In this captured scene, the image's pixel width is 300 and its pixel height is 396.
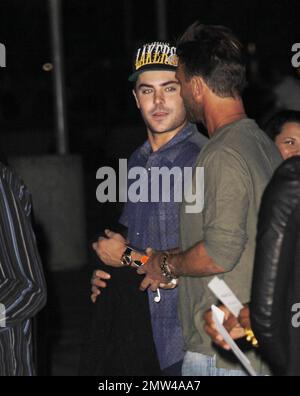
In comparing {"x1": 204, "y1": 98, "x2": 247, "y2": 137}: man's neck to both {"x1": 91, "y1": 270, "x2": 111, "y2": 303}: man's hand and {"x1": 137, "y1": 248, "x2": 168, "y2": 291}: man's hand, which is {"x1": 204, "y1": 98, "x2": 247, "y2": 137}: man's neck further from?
{"x1": 91, "y1": 270, "x2": 111, "y2": 303}: man's hand

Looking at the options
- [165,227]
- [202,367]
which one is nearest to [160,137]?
[165,227]

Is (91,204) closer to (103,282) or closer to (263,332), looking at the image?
(103,282)

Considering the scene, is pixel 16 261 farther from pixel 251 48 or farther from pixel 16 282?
pixel 251 48

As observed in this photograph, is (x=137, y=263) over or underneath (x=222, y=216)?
underneath

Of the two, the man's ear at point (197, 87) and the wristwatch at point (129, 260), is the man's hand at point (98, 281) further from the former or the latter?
the man's ear at point (197, 87)

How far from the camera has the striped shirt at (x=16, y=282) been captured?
3.64m

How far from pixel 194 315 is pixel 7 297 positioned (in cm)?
86

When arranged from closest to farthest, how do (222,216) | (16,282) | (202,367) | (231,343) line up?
1. (231,343)
2. (16,282)
3. (222,216)
4. (202,367)

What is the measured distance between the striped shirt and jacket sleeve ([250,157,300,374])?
2.53ft

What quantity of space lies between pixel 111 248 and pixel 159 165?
0.42m

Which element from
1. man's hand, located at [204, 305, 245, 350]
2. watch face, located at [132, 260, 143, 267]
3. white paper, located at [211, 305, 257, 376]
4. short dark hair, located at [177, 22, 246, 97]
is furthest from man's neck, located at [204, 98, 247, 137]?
white paper, located at [211, 305, 257, 376]

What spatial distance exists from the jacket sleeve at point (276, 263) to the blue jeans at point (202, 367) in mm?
856

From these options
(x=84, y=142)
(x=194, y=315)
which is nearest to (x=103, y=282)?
(x=194, y=315)

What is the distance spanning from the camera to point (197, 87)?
4.33 m
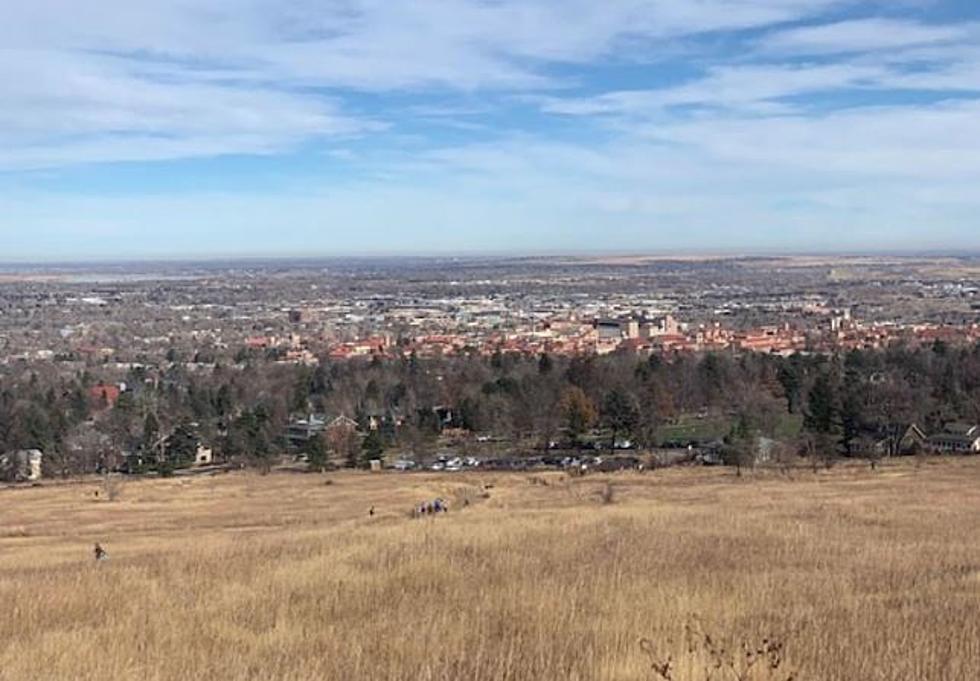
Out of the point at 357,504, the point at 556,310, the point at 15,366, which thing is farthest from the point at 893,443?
the point at 556,310

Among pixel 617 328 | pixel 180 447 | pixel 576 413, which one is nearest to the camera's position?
pixel 180 447

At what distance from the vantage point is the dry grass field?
21.1 feet

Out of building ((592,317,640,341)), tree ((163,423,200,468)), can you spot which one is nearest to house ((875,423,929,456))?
tree ((163,423,200,468))

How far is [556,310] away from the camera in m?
187

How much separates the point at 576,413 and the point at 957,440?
21.7 metres

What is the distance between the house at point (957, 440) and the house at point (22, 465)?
51914mm

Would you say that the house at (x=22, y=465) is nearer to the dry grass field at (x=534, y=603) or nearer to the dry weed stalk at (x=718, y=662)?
the dry grass field at (x=534, y=603)

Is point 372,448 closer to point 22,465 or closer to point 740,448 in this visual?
point 22,465

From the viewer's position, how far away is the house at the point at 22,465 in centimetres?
6169

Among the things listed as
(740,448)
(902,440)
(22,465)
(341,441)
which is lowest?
(22,465)

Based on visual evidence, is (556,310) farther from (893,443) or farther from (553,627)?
(553,627)

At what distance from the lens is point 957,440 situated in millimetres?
56812

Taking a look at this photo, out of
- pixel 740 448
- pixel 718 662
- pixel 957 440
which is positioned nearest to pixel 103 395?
pixel 740 448

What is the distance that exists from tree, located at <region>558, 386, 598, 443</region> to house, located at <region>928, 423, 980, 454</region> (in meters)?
19.9
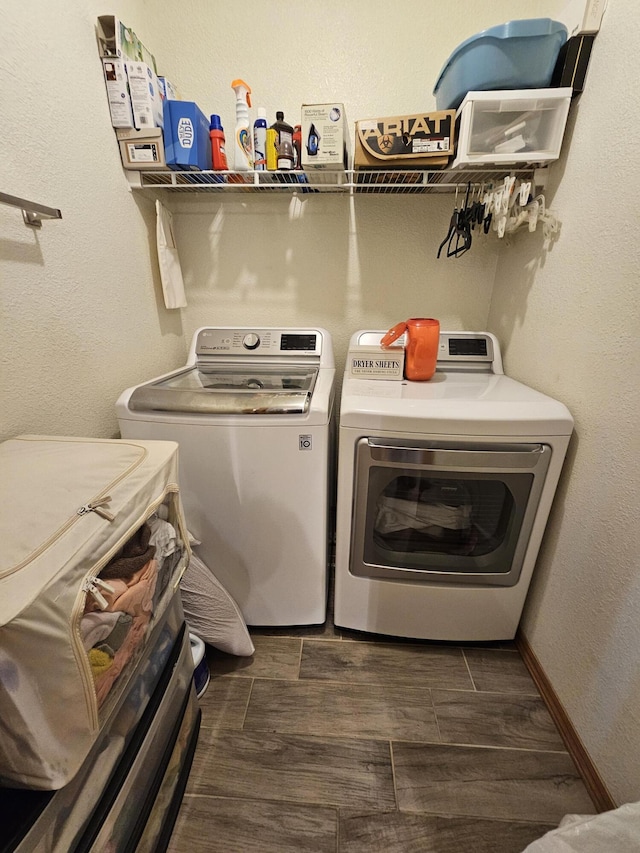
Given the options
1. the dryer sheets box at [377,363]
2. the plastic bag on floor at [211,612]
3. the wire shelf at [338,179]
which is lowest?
the plastic bag on floor at [211,612]

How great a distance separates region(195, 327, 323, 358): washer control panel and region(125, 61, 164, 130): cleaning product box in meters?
0.72

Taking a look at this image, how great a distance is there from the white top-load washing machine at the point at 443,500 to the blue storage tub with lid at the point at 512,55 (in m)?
0.90

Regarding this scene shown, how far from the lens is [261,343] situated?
59.6 inches

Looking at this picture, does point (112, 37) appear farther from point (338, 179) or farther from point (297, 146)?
point (338, 179)

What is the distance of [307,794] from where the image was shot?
93 centimetres

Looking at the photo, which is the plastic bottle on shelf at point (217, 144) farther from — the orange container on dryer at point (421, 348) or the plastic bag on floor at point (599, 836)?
the plastic bag on floor at point (599, 836)

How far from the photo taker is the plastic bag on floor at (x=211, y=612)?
1096 millimetres

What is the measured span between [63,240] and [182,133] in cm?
58

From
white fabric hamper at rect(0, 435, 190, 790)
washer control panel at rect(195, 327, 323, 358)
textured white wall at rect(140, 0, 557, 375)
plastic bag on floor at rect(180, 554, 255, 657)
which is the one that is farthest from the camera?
washer control panel at rect(195, 327, 323, 358)

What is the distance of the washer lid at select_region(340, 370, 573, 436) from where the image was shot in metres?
0.99

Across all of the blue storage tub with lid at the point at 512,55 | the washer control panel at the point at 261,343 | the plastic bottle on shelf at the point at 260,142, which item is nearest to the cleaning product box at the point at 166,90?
the plastic bottle on shelf at the point at 260,142

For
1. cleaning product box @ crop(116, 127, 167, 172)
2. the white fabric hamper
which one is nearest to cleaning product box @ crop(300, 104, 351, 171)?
cleaning product box @ crop(116, 127, 167, 172)

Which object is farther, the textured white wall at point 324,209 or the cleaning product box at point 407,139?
the textured white wall at point 324,209

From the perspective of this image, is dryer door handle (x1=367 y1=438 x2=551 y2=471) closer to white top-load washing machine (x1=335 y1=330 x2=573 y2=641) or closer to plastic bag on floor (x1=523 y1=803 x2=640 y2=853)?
++++++++++++++++++++
*Aim*. Update the material above by replacing every occurrence of "jacket sleeve" with "coat sleeve" and keeping everything else unchanged. Leave the pictures out of your answer.

*Response*.
In this captured scene, the image's pixel width is 300 and its pixel height is 396.
In comparing {"x1": 204, "y1": 98, "x2": 247, "y2": 137}: man's neck to both {"x1": 91, "y1": 270, "x2": 111, "y2": 303}: man's hand and {"x1": 137, "y1": 248, "x2": 168, "y2": 291}: man's hand, which is {"x1": 204, "y1": 98, "x2": 247, "y2": 137}: man's neck further from?
{"x1": 91, "y1": 270, "x2": 111, "y2": 303}: man's hand

Looking at the options
- [165,227]
- [202,367]
which one is nearest to [160,137]?
[165,227]

Is (91,204) closer to (103,282) or closer to (263,332), looking at the image?
(103,282)

Considering the scene, is pixel 16 261 farther from pixel 251 48 or farther from pixel 16 282?
pixel 251 48

As observed in this photograph, is (x=137, y=263) over or underneath (x=222, y=216)?
underneath

Of the two, the man's ear at point (197, 87) and the wristwatch at point (129, 260), is the man's hand at point (98, 281) further from the former or the latter?
the man's ear at point (197, 87)

How far from the camera has the striped shirt at (x=16, y=282) been captured?
3.64m

How far from pixel 194 315 is pixel 7 297 positioned (in cm)?
86

When arranged from closest to farthest, how do (222,216) | (16,282) | (202,367) | (231,343) line up?
1. (231,343)
2. (16,282)
3. (222,216)
4. (202,367)

What is the measured distance between the striped shirt and coat sleeve ([250,157,300,374])?
2.53ft

What quantity of space lies between pixel 111 248 and pixel 159 165?
0.42m

Which element from
1. man's hand, located at [204, 305, 245, 350]
2. watch face, located at [132, 260, 143, 267]
3. white paper, located at [211, 305, 257, 376]
4. short dark hair, located at [177, 22, 246, 97]
is furthest from man's neck, located at [204, 98, 247, 137]?
white paper, located at [211, 305, 257, 376]

What spatial distance exists from the coat sleeve at point (276, 263) to the blue jeans at point (202, 367) in mm?
856

From these options
(x=84, y=142)
(x=194, y=315)
which is nearest to (x=103, y=282)?
(x=194, y=315)

What is the distance spanning from the camera to point (197, 87)?
4.33 m
Out of the point at 357,504, the point at 556,310, the point at 15,366, which thing is farthest from the point at 893,443?
the point at 556,310

Among pixel 617 328 | pixel 180 447 | pixel 576 413, which one is nearest to the camera's position?
pixel 180 447

At what distance from the vantage point is the dry grass field?
21.1 feet

Out of building ((592,317,640,341)), tree ((163,423,200,468)), can you spot which one is nearest to house ((875,423,929,456))?
tree ((163,423,200,468))

How far is [556,310] away from the camera in m?
187

How much separates the point at 576,413 and the point at 957,440?
21.7 metres

What is the distance between the house at point (957, 440) and the house at point (22, 465)?
51914mm

Would you say that the house at (x=22, y=465) is nearer to the dry grass field at (x=534, y=603) or nearer to the dry weed stalk at (x=718, y=662)?
the dry grass field at (x=534, y=603)

Is point 372,448 closer to point 22,465 or closer to point 740,448 in this visual?
point 22,465

From the viewer's position, how far away is the house at the point at 22,465 in centimetres?
6169

Among the things listed as
(740,448)
(902,440)
(22,465)
(341,441)
which is lowest?
(22,465)

Based on visual evidence, is (556,310) farther from (893,443) or farther from (553,627)?
(553,627)

At what distance from the lens is point 957,440 situated in millimetres?
56812

Taking a look at this photo, out of
- pixel 740 448
- pixel 718 662
- pixel 957 440
which is positioned nearest to pixel 103 395?
pixel 740 448

What is the distance that exists from tree, located at <region>558, 386, 598, 443</region> to house, located at <region>928, 423, 980, 454</region> (in meters)?
19.9
Given the options
1. the dryer sheets box at [377,363]
2. the plastic bag on floor at [211,612]
3. the wire shelf at [338,179]
which is lowest?
the plastic bag on floor at [211,612]

How great a distance separates region(195, 327, 323, 358): washer control panel and region(125, 61, 164, 130): cleaning product box in meters?
0.72

Taking a look at this image, how great a distance is there from the white top-load washing machine at the point at 443,500 to the blue storage tub with lid at the point at 512,55 (in m)?
0.90

Regarding this scene shown, how far from the lens is [261,343] situated?
59.6 inches

Looking at this picture, does point (112, 37) appear farther from point (338, 179) or farther from point (297, 146)?
point (338, 179)

What is the distance of [307,794] from where the image was shot?
93 centimetres

Looking at the photo, which is the plastic bottle on shelf at point (217, 144) farther from — the orange container on dryer at point (421, 348) or the plastic bag on floor at point (599, 836)?
the plastic bag on floor at point (599, 836)

How far from the photo taker is the plastic bag on floor at (x=211, y=612)?
1096 millimetres

What is the measured span between [63,240] and [182,133] in cm?
58

From
white fabric hamper at rect(0, 435, 190, 790)
washer control panel at rect(195, 327, 323, 358)
textured white wall at rect(140, 0, 557, 375)
plastic bag on floor at rect(180, 554, 255, 657)
which is the one that is farthest from the camera?
washer control panel at rect(195, 327, 323, 358)

What is the distance of the washer lid at select_region(340, 370, 573, 436) from where the image was shot in metres?
0.99

Across all of the blue storage tub with lid at the point at 512,55 | the washer control panel at the point at 261,343 | the plastic bottle on shelf at the point at 260,142, which item is nearest to the cleaning product box at the point at 166,90?
the plastic bottle on shelf at the point at 260,142

For
1. cleaning product box @ crop(116, 127, 167, 172)
2. the white fabric hamper
which one is nearest to cleaning product box @ crop(300, 104, 351, 171)?
cleaning product box @ crop(116, 127, 167, 172)

Which object is farther, the textured white wall at point 324,209 or the cleaning product box at point 407,139?
the textured white wall at point 324,209

From the perspective of this image, is dryer door handle (x1=367 y1=438 x2=551 y2=471) closer to white top-load washing machine (x1=335 y1=330 x2=573 y2=641) or closer to plastic bag on floor (x1=523 y1=803 x2=640 y2=853)?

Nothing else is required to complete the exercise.